Excerpted text.
*** Block opens ***
Christian Davenport: What’s fascinating is that this is kind of a ubiquitous, commonplace thing. Everyone knows what the concept is, right? It’s civilians getting pulled out of their houses for some political reason to then be tortured and disappeared in Guatemala or Gitmo. We know what this is. It’s protesters getting beat up on the street for BLM [Black Lives Matter]. It’s the late, great John Lewis and company on Pettus Bridge getting their asses handed to them. Everyone has an idea of what it is. Now, what drives it, how it’s related to other forms of violence, they don’t know this. It’s like the thing that people are most aware of but don’t understand. And so this is one of the frustrating elements of studying the topic. Everyone’s kind of familiar with it and not many people like it, but they’re kind of like: I don’t know what to do about it. And so they stop at that point.
People who study other kinds of political violence often think about it in a way that’s similar to what you do in the book, which is to think about it as a cycle and a process. Why is state repression or how is state repression distinct from something like civil war? How is it unique as a form of political violence?
Ben Appel: At the most basic level, civil wars are two-sided, whereas state repression is typically more one-sided. The government is repressing its own people. Civil war has to have non-state actors involved. Like a rebel group or soon-to-be rebel group that’s fighting the government. The two sides verse one side is to me the biggest difference.
Christian Davenport: I would highlight that civil wars are rare. Whereas repression has happened most of the time. That’s why it’s interesting, why folks end up paying attention to this isolated thing and miss this other thing. It’s not as if the government’s one-sided version is less lethal. There’s no one who would be like, yeah, the Holocaust wasn’t that violent.
That’s one of the sad things about being in this particular area. I mean, I lost friends on 9/11. The terrorist activities were horrible. But then a bunch of people started studying terrorism. Well, what happens to all the governments? Suddenly the people who would normally intervene for some humanitarian reason are now concerned with terrorists and other types of challengers. Other questions get obscured by these distinct foci.
Going back to the case of Sudan and Darfur, many of the “go to” interventions that the international community has for stopping state repression were tried in that case—economic sanctions, military intervention, naming and shaming, and human rights treaties—but they didn’t work and don’t tend to work across all of the cases you studied. This was counterintuitive to me, especially sanctions. We’ve all been thinking about sanctions this year with Russia’s invasion of Ukraine, and they kind of make sense: why would a government continue to do something if it’s threatening their economic livelihood? And yet you’re showing that these things don’t work. Can you talk about why they don’t work?
Christian Davenport: The quick answer is: they’re too weak to impact what actually matters. Even thinking of the Russian case, is Putin’s individual wealth impacted by these sanctions? I mean,
GDP per capita, trade, these things are rather large scale and multi-dimensional, whereas what you really need to get at is how much does a particular elite or part of the elite have access to and is their wealth impacted?
*** Block closes ***
Data extract.
*** Block opens ***
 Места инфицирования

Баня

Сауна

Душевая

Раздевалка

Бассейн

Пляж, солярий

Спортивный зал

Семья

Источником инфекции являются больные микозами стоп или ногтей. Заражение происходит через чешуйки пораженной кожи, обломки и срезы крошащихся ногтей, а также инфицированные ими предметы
*** Block closes ***
*** Block opens ***
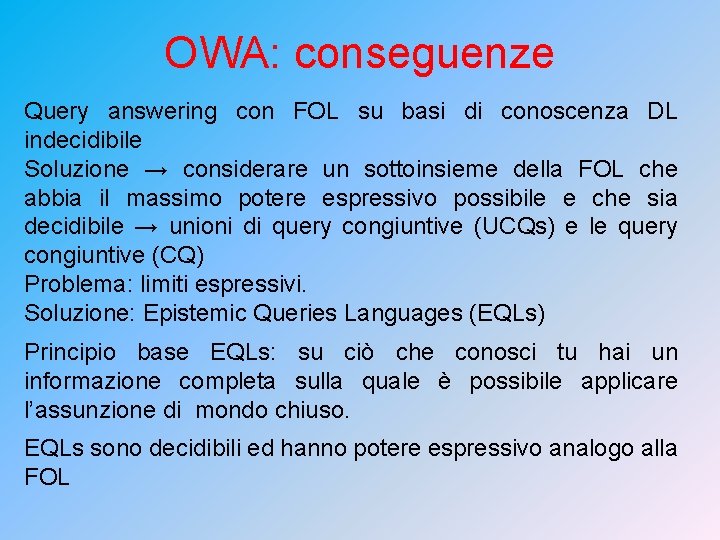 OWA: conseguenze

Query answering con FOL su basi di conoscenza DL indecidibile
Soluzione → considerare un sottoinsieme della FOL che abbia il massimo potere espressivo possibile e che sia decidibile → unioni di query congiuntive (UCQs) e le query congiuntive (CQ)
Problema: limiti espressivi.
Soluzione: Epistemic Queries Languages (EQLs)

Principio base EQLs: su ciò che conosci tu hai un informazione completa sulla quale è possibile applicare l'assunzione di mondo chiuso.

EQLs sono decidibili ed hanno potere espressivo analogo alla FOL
*** Block closes ***
*** Block opens ***
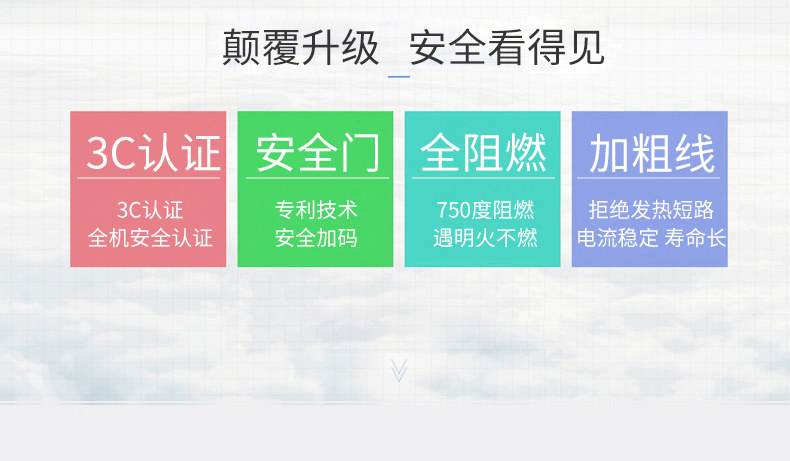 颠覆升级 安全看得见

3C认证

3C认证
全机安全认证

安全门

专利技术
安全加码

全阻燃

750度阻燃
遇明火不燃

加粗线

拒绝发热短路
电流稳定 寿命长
*** Block closes ***
Reproduce the stretch of the interview from "Christian Davenport: I" through "wasn’t that violent.", swapping "repression" for "state violence". The lines have no connection to the interview.

Christian Davenport: I would highlight that civil wars are rare. Whereas state violence has happened most of the time. That’s why it’s interesting, why folks end up paying attention to this isolated thing and miss this other thing. It’s not as if the government’s one-sided version is less lethal. There’s no one who would be like, yeah, the Holocaust wasn’t that violent.